## START TEXT PASSAGE
Wednesday, 25 August 2010


The DWP has published the "framework specification" for the Work Programme bidders. A summary on the Indus Delta site is somewhat opaque, but we learn that contracts will be between £10m and £50m in value. The DWP says that "the £20m turnover figure is intended to give potential bidders a steer regarding the size of organisation they believe is required to manage within a more challenging, outcome-funded commercial arrangement than they have hitherto employed." So the big players will end up in charge, with the smaller companies and "consortia" trying to pick up work by competing with each other for sub-contracts. It's interesting that there are more big players in the market competing with A4e, Serco and the rest. One of them is Peopleserve which already has contracts here. It's a division of Rescare, an American company. Iain Duncan Smith was in America recently, admiring the welfare-to-work system over there. But the one big difference in the US is that welfare benefits are time-limited. No doubt he sees that as the next step here too.

One of A4e's income streams is from Train to Gain. The Yorkshire Post reports "Dismay as taxpayers save firms £175m on training" That £175m is just in Yorkshire and the Humber. "Already £200m has been cut from this year's budget – which has been slashed to £757m – and diverted into apprenticeships and building projects at colleges. Business Minister John Hayes told MPs recently: 'The problem with Train to Gain is its deadweight cost – a fact that the last administration were unwilling to face up to. The evaluations of Train to Gain suggest that it is used to support all kinds of training that employers would have funded anyway and to accredit skills that already exist.'" So that particular stream is drying up.
## END TEXT PASSAGE
## START ENTRIES PROVIDED
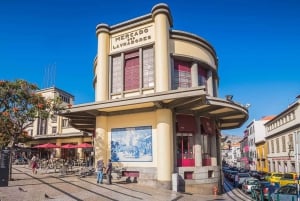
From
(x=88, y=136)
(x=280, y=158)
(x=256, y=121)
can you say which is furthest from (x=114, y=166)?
(x=256, y=121)

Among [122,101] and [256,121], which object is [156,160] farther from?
[256,121]

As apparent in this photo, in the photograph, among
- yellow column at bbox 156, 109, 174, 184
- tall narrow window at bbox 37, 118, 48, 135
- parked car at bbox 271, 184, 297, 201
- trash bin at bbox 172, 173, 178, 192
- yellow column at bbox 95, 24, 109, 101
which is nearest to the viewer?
parked car at bbox 271, 184, 297, 201

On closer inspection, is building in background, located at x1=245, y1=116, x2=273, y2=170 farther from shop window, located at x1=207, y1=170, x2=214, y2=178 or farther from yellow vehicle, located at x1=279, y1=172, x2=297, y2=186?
## END ENTRIES PROVIDED
* STATED EXERCISE A
In one to three sentences, explain what Business Minister John Hayes, as quoted in the Work Programme post, saw as the problem with Train to Gain.
* STATED EXERCISE B
Pick up the Work Programme post after its final sentence and keep writing it.
The entries have no connection to the Work Programme post.

* OUTPUT A
Hayes said the problem was its deadweight cost. Evaluations suggested it paid for training that employers would have funded anyway and certified skills people already had.

* OUTPUT B
We've reported before that A4e advertised for volunteers to mentor their clients. Another advert again seeks people to do a minimum of 3 hours a week for a minimum of 6 months in the London area, to "provide support, information and guidance, helping their mentees to gain confidence and overcome the barriers they face in gaining sustainable employment". I have no idea whether the other providers do this. It seems on the surface a good thing. The mentors can provide one-to-one help whilst themselves receiving training. But if the mentor is successful and the mentee (yes, it is a word) gets a job, the money goes to A4e, and that doesn't seem quite right.

We should always celebrate success, and I'm happy for Peter Whitwell who, according the MyA4e community site, has started his own business with the help of A4e Middlesborough. But "to acquire funding, A4e liaised with the local council (who provide funding through their Local Enterprise Growth Initiative) who agreed to provide Peter funds to purchase tools, and equipment, and cover advertising costs." So while A4e certainly played a role, it was the local council which provided the money. This source of funding is disappearing as councils lose money and the Work Programme replaces all such initiatives, and that is everyone's loss.


  1. Whats all this about unemployed people being lacking in confidence? ive never met any, i find people in work lacking in confidence with the threat of there jobs going at any moment, constantly having to prove themselfs like sheep to there boss, the stress must be incredible.

  2. Regarding mentoring, a couple of issues spring to mind, sep as I have personal experience of such issues.

    Firstly, when I attended A4e a few years ago, I actually saw a mentor, as did a few others from the same A4e office. She had a high opinion of A4e at first. However, her views changed when people came to her with their concerns!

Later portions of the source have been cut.